**Text shown**:
Those labourers are like those of us working in God’s Kingdom. Some of us came to the work very early in life and others of us came later—some in fact only show up at the last minute. The point is that we’re all working for Christ. It’s a labour of love—not of selfishness. We are to run, to fight, and to wrestle not for our own personal gain. In our work we imitate the intensity of the worldly labourer, but not his worldliness. We’re not here to compare ourselves with those working alongside us—that’s a surefire way to spoil our work because that’s when we start putting ourselves first. The worldliness, the selfishness, the personal ambition and desire to compete against others have no place in God’s field of workers. The length of our service is important. God rewards those who do work through the heat of the day and who wear themselves out with long hours, but more important than either the length or amount of work we do is the spirit in which we do it. The man who works an hour for God is better than the one who worked a full day for himself.
Jesus’ parable also tells us about the reward for which we are racing, fighting, and working. The reward of learning is knowledge and the reward for diligence is ability—in our case the reward of virtue is to be virtuous and Christlike. That’s not the only reward—we know that the New Testament tells us about other heavenly rewards too, but the great reward is eternal life. When the sun sets and the Boss comes out to the field to pay us our denarius the great reward is eternal life. If we’re working out in the field for selfish reasons, we aren’t going to end up being like Jesus, our Boss, and if we aren’t conforming to his image and to his calling, we’re going to be left out in the cold with no reward at the end of the day. As we prepare for Lent, this is the first caution we receive: The Christian life requires that we work diligently, but it’s a work that we do for the prize of being more like Our Lord, not a selfish work done for our own gain.
As we come to the Lord’s Table we make a confession. We know that death is all around us and that we deserve that death because of our sins. We come to Christ, our Rock and our Fortress, for refuge from death. At his Table we proclaim his death for us and declare that that if it weren’t for him, we would have no hope. He bought our forgiveness and our new life when he gave his body and blood for us. When we eat and drink in the Sacrament, what we’re declaring is: “He saved me by suffering the punishment that I deserved. He bought me at great cost to live under him and to serve in his Kingdom. By grace he called me to be a worker in his vineyard. I am bound to serve him and him alone.” We eat and drink in remembrance of him, as a reminder of how he devoted himself to the work of the Kingdom, even to his own death. In remembering him we work on through the long day and the scorching heat. Life in his Kingdom is a race for an eternal crown, a fight against the sin in our lives, and it requires us to master our selves and our natural desires. In our Lord’s Supper, we find strength for the fight by remembering him, by making all that he won for us our own, and by remembering his self-sacrificial devotion to saving us. Here we receive in advance the victory wreath, a down payment of the heavenly denarius.

**What this task involves**: List everything the text above says has no place in God's field of workers.

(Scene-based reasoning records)
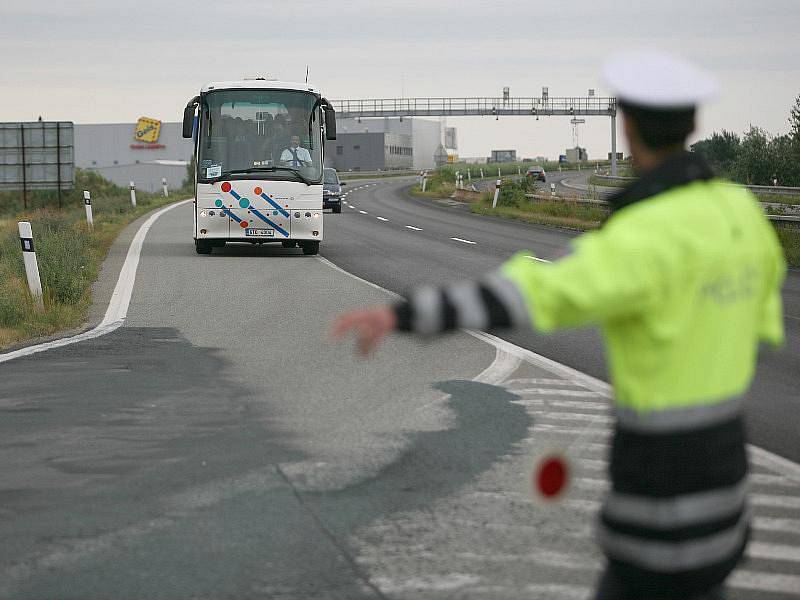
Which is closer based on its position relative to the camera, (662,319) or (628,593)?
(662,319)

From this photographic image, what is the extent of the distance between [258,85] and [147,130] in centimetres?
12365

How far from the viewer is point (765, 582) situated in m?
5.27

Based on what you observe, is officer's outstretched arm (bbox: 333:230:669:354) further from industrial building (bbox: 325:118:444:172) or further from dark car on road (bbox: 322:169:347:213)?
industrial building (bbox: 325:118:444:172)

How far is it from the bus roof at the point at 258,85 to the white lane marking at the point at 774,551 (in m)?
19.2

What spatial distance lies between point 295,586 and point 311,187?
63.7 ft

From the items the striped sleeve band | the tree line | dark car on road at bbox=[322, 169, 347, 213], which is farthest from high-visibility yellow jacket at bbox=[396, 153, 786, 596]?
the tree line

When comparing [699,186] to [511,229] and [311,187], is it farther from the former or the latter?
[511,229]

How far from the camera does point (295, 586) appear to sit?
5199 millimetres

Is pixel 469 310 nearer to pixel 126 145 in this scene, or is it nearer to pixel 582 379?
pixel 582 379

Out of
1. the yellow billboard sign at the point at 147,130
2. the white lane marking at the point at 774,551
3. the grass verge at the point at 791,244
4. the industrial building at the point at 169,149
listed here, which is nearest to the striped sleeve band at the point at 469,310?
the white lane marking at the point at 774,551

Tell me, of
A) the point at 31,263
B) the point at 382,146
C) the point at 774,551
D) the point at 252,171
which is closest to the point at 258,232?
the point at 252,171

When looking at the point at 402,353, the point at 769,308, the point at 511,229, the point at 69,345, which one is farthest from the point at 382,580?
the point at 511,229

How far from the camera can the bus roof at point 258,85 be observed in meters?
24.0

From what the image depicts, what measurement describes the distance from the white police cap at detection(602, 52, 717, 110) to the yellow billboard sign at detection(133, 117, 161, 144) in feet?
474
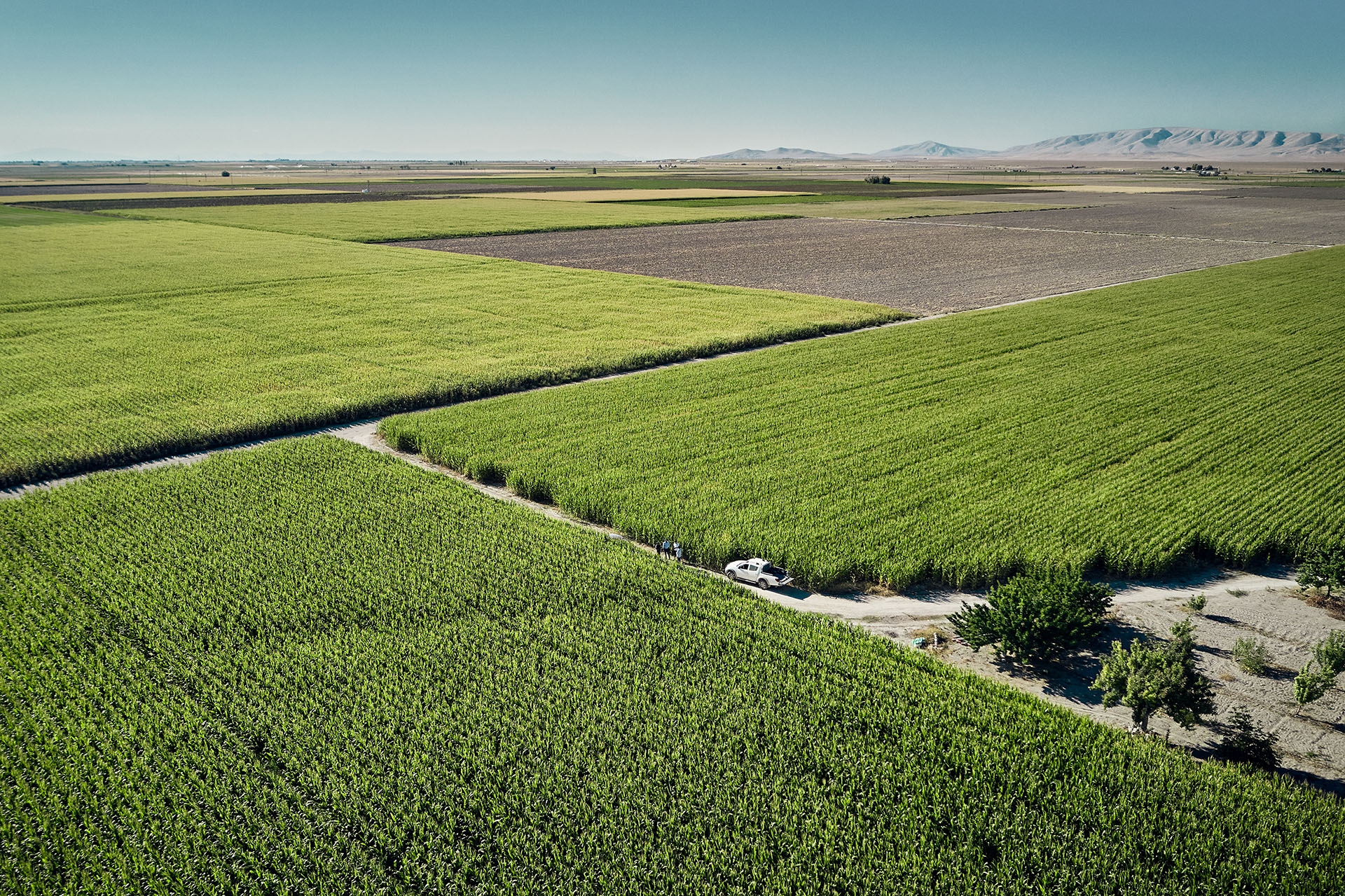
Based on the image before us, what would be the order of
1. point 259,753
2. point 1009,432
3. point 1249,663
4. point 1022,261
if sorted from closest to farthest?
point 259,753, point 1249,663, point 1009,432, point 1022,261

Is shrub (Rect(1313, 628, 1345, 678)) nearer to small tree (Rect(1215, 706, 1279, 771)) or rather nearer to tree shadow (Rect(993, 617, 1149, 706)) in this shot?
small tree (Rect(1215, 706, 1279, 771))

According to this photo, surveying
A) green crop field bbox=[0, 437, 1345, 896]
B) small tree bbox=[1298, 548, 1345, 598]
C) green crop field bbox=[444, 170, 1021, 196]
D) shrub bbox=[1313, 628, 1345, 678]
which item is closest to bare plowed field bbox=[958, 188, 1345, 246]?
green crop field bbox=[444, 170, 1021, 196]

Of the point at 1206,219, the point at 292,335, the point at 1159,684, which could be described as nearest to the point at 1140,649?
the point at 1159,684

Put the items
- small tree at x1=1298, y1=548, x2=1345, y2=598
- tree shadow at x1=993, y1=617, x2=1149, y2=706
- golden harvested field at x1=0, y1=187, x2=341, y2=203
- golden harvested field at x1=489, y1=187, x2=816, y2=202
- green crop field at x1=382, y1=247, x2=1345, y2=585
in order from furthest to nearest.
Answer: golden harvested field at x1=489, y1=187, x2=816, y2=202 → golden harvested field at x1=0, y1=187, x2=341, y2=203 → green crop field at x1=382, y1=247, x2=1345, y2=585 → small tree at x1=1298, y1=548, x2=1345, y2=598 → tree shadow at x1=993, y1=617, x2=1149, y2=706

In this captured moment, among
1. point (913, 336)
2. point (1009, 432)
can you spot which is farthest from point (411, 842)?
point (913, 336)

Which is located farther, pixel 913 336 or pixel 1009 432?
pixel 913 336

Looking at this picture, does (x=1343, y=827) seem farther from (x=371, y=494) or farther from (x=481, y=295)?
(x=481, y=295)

**Expected answer**: The worldliness, the selfishness, the personal ambition, and the desire to compete against others.